Now, you can argue that mere presence on the call stack is a kind of de facto ownership, and it would certainly be possible to design the language that way. However, in practice this would entail a lot of superfluous retaining and releasing that is unnecessary in all well-designed code and would only provide a specious safety buffer in a very few edge cases. It would probably also make a lot of genuine memory management bugs harder to find.

You are, of course, entitled to disagree with that analysis, but neither you nor I have any say in the matter.

In the specific case you describe, it seems to me the problem is that you haven't properly defined the ownership semantics when passing BOTTOM out from MIDDLE. There are two possibilities:

1. MIDDLE returns a weak reference, which may subsequently go away.
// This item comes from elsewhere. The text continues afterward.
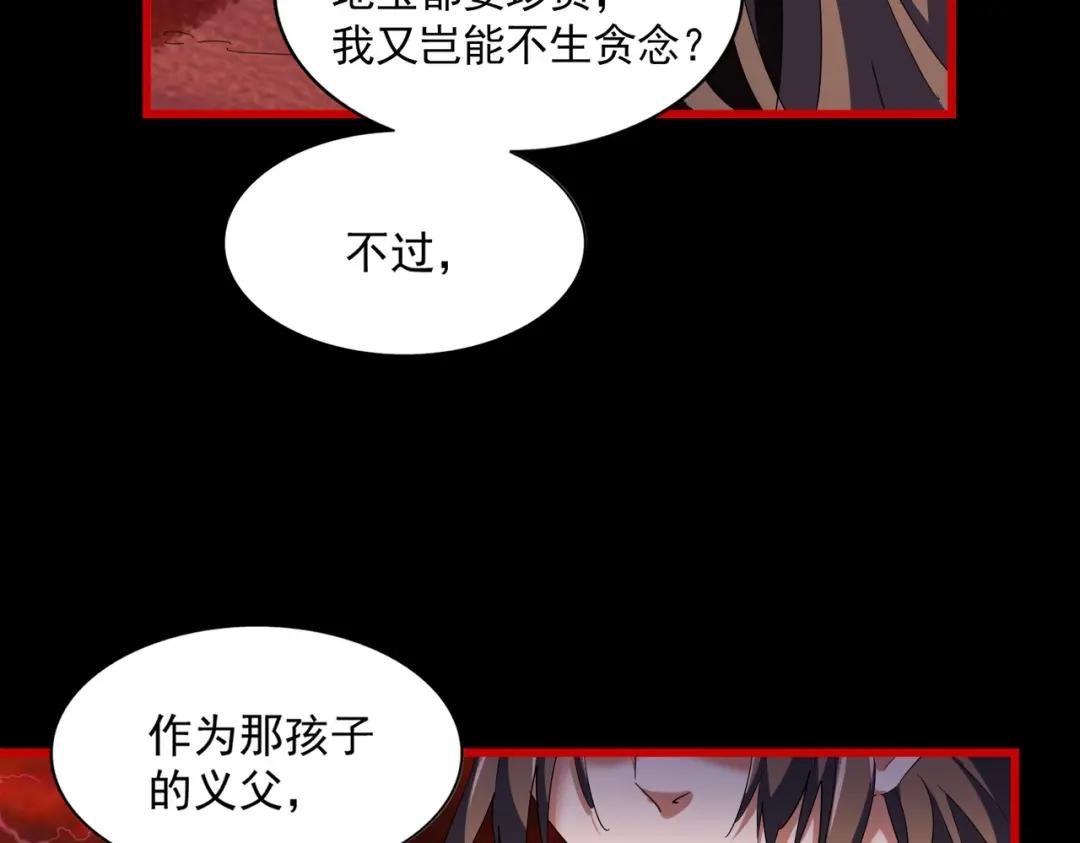 第286话 离别与新征程 第46页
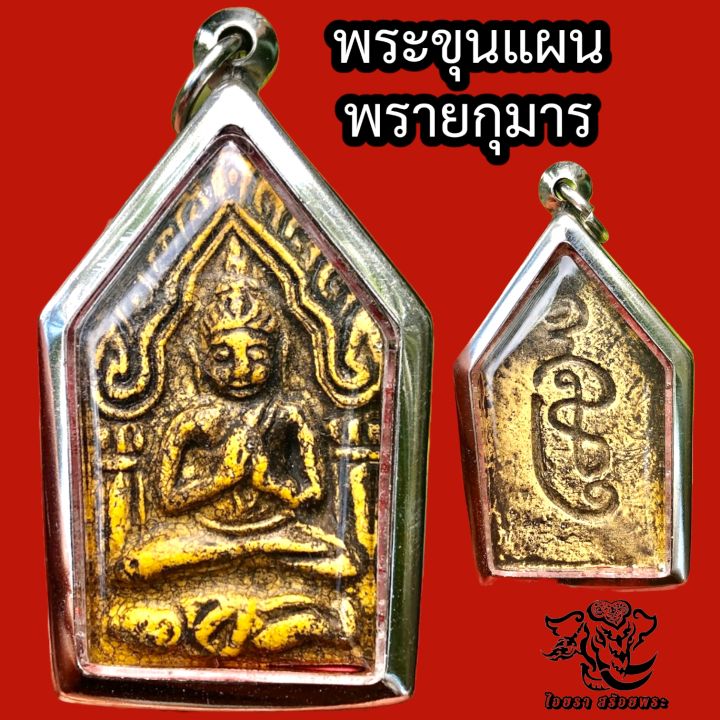 p380-ขุนแผน-พระขุนแผน-ขุนแผนเสน่หื-รุ่น-ปลุกกุมาร-กุมารเรียกทรัพย์-ผงพรายกุมาร-ขนาด-3-5x4-5-ซม-พระขุนแผนแท้ๆ-กรอบพระ-สแตนเลสแท้-nbsp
In this case it is up to TOP to retain before doing anything that might change the status of BOTTOM -- and calling release on MIDDLE surely falls into that category.
2. MIDDLE confers temporary ownership on the caller, with the reference expected to remain good until the autorelease pool drains: return [[BOTTOM retain] autorelease]; In this case, it is safe to release MIDDLE afterwards.

Both of these are valid approaches as Objective-C stands, and both will work. You just need to decide explicitly which you're using and act accordingly. Your bug arose from doing the first but expecting it to behave like the second.

Answer 6

There are a number of reasons the runtime can't reasonably retain and release every argument for you.

1. People already complain about Objective-C's inefficiency. Forcing arity*2 messages for every method call in addition to the method's actual code would be nuts.

2. An arbitrary object cannot be assumed to respond to retain and release. That's unique to classes conforming to NSObject.

3. Arguments can be and often are rebound. In order to do this, the runtime would have to track the initial values of the arguments.

4. There are reasons not to want this behavior, which seem at least as valid as the reasons for wanting it (essentially, it could simplify a design in cases where you don't want to go to the trouble of following the memory management contract). There could be a method that intentionally releases an argument and allocates a new one in its place (along the lines of an init method) and in the case of large objects, this could result in a much larger memory footprint. This would be especially troublesome on the iPhone, which is the primary platform for retain and release.

Answer 7

Is there a pattern I can follow to prevent it from happening in the future?

Yes. Your TOP object needs to claim ownership of the BOTTOM object. You own any object that you obtain by calling 'alloc', 'new' or 'copy'. We can probably assume that you aren't getting a reference to the BOTTOM object by calling one of those three methods, which means that if you want BOTTOM to stick around, you need to call 'retain' on it.

It sucks that you had to spend the time tracking down your bug, but from the sounds of it your objects were behaving exactly as conventions dictate.